Fear overwhelmed my body and mind as I thought about leaving Isabelle. The church nursery had always been such a wonderful, welcoming place. Suddenly it seemed fraught with danger and disaster. What changed? Food allergies!
Food allergies and intolerances sure can make the world a whole lot scarier, but our kids still have to live their lives. If we work with their teachers and leaders we can set them up for a fun, safe year!
To help your child’s teachers and leaders, go over these 3 things with them.
- The basics of your child’s allergy
- Classroom situations requiring special caution
- What to do if your child is exposed
While I said food allergy, this same plan will help whether your child has an allergy, intolerance, or Celiac Disease. No, they are not all the same thing, but the same things need to be discussed.
The first thing you want to do is go over the basics. What are the specific trigger foods for your child? Dairy, eggs, gluten, whatever it is, lay it out in plain, common terms. Be sure to explain places where that ingredient is commonly found. Especially those that the teacher may not think of. For example, nearly all commercial playdough has wheat in it, and most peanut butter contains soybean oil.
As you explain the basics, give them an overview of simple ways to prevent cross-contamination. Cross-contamination is a common cause of reactions in children. This is especially true because people who don’t live their lives dealing with this may not understand how serious it is.
Each classroom and club is different but they tend to have certain things in common. Often there are scenarios that are unique to these places and not part of your normal life. Having a plan in place ahead of time will prevent everyone from scrambling at the last minute.
Let’s start with the most common issue first. Treats. The reality is that treats are a part of life. Whether they are a reward for hard work or just a way to brighten a kid’s day, they will be given out at some point. Provide the people working with your child a list of safe treats. Be specific. If only certain flavors or sizes are safe, be sure to note that. Here is a list of candies that meet the needs of many food allergies to get you started.

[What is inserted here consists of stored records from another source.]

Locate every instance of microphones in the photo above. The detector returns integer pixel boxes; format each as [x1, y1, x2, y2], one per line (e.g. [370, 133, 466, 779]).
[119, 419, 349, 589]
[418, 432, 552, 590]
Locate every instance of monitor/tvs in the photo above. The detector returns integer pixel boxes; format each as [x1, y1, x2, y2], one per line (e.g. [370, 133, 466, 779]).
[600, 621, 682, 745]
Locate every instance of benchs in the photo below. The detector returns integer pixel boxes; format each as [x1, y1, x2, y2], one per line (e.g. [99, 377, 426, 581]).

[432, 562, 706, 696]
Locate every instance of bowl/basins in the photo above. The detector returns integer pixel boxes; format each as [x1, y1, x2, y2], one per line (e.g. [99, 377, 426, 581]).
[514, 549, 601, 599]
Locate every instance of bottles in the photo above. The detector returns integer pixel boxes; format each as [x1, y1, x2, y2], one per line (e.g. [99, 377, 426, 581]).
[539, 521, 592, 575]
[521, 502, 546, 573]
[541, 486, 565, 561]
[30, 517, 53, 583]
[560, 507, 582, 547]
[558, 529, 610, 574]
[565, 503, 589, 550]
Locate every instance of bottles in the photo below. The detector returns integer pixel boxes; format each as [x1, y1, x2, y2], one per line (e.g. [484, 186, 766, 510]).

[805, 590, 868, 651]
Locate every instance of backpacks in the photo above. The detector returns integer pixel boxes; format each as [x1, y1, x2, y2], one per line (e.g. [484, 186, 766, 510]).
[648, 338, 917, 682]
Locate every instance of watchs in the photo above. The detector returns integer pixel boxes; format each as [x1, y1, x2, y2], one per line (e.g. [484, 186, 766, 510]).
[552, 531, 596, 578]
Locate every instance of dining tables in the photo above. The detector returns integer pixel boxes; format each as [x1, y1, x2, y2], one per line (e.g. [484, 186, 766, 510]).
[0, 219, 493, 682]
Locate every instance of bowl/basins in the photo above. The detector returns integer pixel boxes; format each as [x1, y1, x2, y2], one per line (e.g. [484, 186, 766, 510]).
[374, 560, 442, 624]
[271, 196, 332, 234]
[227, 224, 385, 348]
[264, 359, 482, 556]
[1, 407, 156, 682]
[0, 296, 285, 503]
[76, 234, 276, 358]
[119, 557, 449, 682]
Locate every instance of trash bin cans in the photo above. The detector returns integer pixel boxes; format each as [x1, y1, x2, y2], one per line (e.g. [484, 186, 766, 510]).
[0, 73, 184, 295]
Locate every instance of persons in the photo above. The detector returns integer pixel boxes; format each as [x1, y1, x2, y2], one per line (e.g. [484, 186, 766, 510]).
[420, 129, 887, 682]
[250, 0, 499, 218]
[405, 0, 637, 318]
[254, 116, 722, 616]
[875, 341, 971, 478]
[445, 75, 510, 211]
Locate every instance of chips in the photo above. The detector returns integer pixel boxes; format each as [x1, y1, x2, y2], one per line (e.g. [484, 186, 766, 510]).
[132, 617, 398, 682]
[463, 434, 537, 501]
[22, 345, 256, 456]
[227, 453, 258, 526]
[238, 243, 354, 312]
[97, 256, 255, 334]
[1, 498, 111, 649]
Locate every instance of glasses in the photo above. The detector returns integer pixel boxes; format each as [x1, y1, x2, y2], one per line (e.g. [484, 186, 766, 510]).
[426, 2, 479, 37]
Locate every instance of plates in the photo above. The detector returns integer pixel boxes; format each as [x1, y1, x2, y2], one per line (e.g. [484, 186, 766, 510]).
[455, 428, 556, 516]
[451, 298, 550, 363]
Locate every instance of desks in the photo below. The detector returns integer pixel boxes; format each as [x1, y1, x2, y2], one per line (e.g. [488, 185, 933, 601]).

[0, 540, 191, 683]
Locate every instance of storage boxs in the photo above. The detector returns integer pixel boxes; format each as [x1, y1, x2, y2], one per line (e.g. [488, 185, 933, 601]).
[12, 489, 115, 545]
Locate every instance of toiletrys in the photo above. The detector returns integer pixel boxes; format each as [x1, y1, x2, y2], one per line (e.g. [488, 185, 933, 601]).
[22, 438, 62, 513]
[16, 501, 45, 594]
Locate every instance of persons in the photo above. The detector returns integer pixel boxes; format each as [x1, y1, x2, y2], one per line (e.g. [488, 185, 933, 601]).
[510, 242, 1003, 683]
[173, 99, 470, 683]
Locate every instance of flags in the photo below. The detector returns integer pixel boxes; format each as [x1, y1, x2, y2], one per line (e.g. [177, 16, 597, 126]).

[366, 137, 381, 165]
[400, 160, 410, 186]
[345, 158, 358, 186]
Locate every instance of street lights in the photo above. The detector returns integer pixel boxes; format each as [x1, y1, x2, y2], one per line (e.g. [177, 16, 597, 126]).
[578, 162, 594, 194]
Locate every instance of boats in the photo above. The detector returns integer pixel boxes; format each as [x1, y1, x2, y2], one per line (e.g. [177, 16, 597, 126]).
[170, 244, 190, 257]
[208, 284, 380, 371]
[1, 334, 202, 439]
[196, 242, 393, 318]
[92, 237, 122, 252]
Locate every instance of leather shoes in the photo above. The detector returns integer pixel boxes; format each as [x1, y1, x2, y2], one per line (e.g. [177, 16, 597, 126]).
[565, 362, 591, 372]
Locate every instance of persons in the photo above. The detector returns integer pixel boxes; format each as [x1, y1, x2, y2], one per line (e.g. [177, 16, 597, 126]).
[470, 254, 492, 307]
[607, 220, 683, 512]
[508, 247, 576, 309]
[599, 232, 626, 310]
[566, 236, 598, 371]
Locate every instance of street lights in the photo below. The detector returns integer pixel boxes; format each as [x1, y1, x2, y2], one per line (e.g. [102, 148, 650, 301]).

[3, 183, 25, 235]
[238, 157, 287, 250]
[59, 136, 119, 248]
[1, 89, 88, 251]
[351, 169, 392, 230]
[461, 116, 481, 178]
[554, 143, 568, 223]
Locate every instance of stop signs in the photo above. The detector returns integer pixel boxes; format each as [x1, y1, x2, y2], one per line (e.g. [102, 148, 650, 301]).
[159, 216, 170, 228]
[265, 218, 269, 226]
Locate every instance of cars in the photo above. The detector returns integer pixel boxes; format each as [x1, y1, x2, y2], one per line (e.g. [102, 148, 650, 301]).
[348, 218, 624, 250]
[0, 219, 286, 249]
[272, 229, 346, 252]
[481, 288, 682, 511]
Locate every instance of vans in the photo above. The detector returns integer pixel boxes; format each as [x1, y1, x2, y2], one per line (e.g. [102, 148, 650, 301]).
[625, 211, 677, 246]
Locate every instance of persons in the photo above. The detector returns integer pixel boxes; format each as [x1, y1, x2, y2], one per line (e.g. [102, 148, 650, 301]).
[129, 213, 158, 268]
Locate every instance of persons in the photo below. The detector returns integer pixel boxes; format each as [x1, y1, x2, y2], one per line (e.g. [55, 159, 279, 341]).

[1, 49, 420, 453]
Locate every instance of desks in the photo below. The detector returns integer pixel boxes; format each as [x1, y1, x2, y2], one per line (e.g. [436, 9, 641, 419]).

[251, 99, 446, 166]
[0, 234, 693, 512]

Certain classroom events are also likely to be sources of trouble. If you’ve spent much time in a classroom you know that celebrations typically involve food. Holiday crafts like pasta necklaces for mother’s day and gingerbread houses at Christmas have been tradition for eons (or at least since I was a kid, which was eons ago). As kids get older experiments involving bread, flour, and other foods become popular.
Making A Plan
These activities aren’t going to magically disappear from society (even if that would make our lives easier). That means we need to be proactive. Working with teachers and leaders ahead of time to create a plan will save a lot of stress and frustration down the road. You want to put a plan in place for how to handle classroom activities involving food. There are a few things to consider.
- Can a stash of safe foods be kept at school?
- How much prior notice do you want for an activity including food?
- Can the food safely be in your child’s presence?
- Are you comfortable with your child touching (but not eating) the food?
- Do you want your child excused to another room during activities?
- Can you provide safe substitutes for foods used in activities?
- Would you prefer that no food be allowed in the classroom?
No matter how careful everyone is, there is always a risk of exposure to allergens. It stinks, but it is reality with food allergies. Obviously the risk is greater outside of your home. Home is our safe haven, but out in the world we can’t control everything to make it safe. That means you NEED to have an exposure plan in place and share it with everyone who will care for your child.
Things to include in an exposure plan:
- Signs and symptoms that your child may have been unknowingly exposed
- Danger signs for your child
- What your child needs in the event of an exposure (who to call, any medicine to administer, if monitoring is needed)
Living With Food Allergies
As tempting as it is to hide away at home, it’s not the best choice for us or our children. We can’t live in a bubble. Eventually our children will (and should) be out in the world. One day they will be old enough to manage life with food allergies on their own. Until then, our job is to make this process as safe as possible. That means having a plan in place and clearly communicating it. Work with your teachers and leaders to create a fun, safe environment for your child!